● SOURCE

How Python and I met

I'm going to go on a pretty long tangent here. The first time I tried to learn programming, I was 10 and immature on top of having a bad teacher and the incredible misfortune of starting out with C++ in JGrasp on Windows. I enjoyed it at first but after the frustration of inscrutable error messages, my own lack of diligence, some arguments with my teacher about indentation and him giving me assignments I wasn't interested in, and never being able to see how the calculator and rock paper scissors programs I was writing could relate to anything practical, I quit.

Some time later, probably between 2 and 3 years, I tried again, this time with Java, using the BlueJ IDE. That lasted an even shorter time. Actually my memories are a bit blurred around this time period - I remember trying to learn Java on my own and lasting less than a week but also the same teacher trying to teach it to me, and getting far enough that we started working on a game we came up with called City Wars in the Netbeans IDE (but I still dropped it; we took on the project solely as a result of him being grossly overconfident in my abilities and doing 90% of the work because I couldn't understanding a thing he was doing). I'm not exactly sure how all that fits together; there might have been a few days or a year's gap between the two forays into Java.

● DIRECTIVES
1 - List every development environment (IDE) named in the account of learning programming.
2 - Answer from the account of learning programming:
(a) At what age did the writer first try to learn programming?
(b) What was the name of the game the writer and the teacher started working on?
(c) What share of the work on that game did the teacher do?

● GIVEN INFORMATION
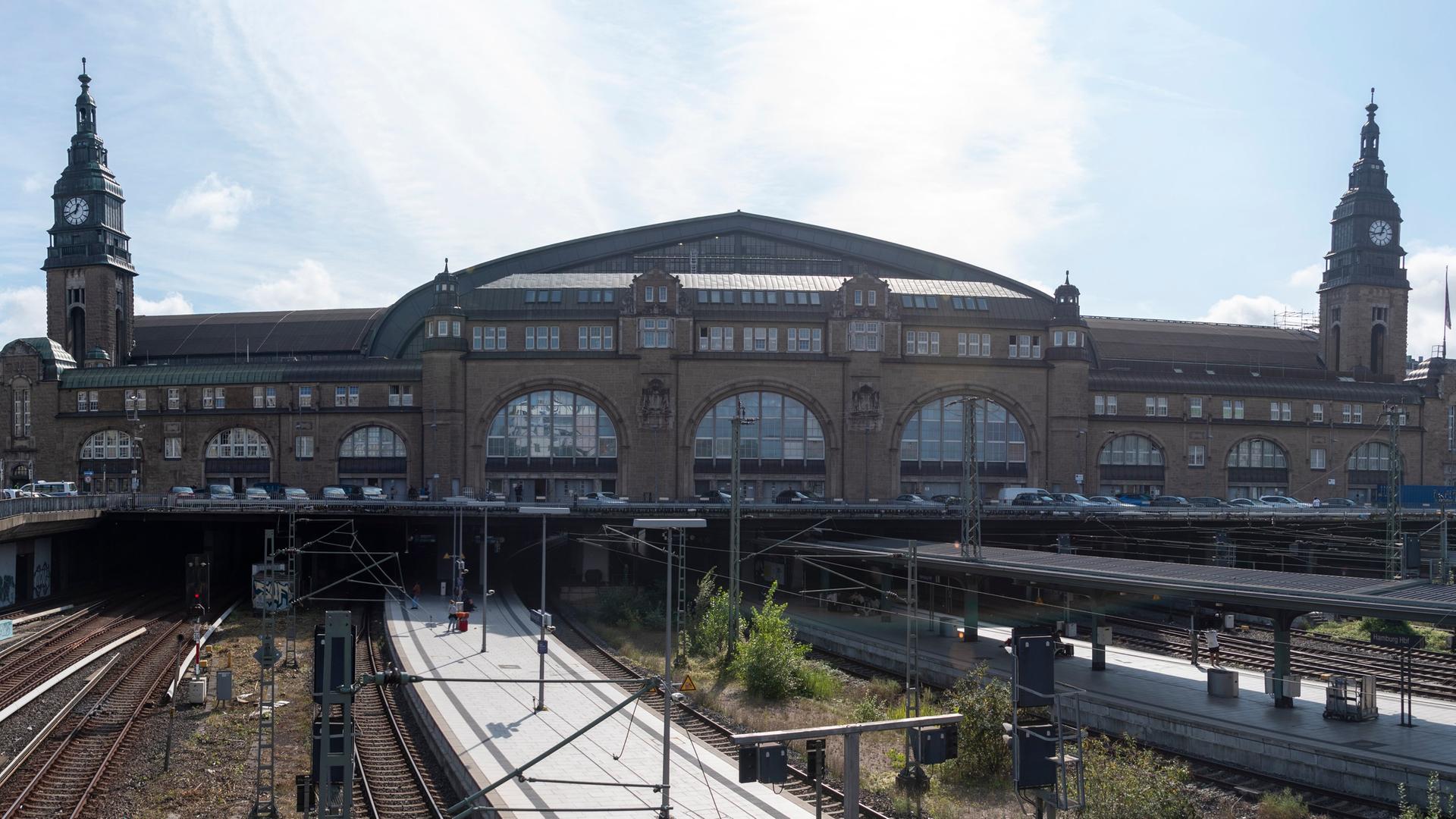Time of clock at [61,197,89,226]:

● CORRECT ANSWERS
1 - JGrasp, BlueJ, Netbeans

2 -
(a) 10
(b) City Wars
(c) 90%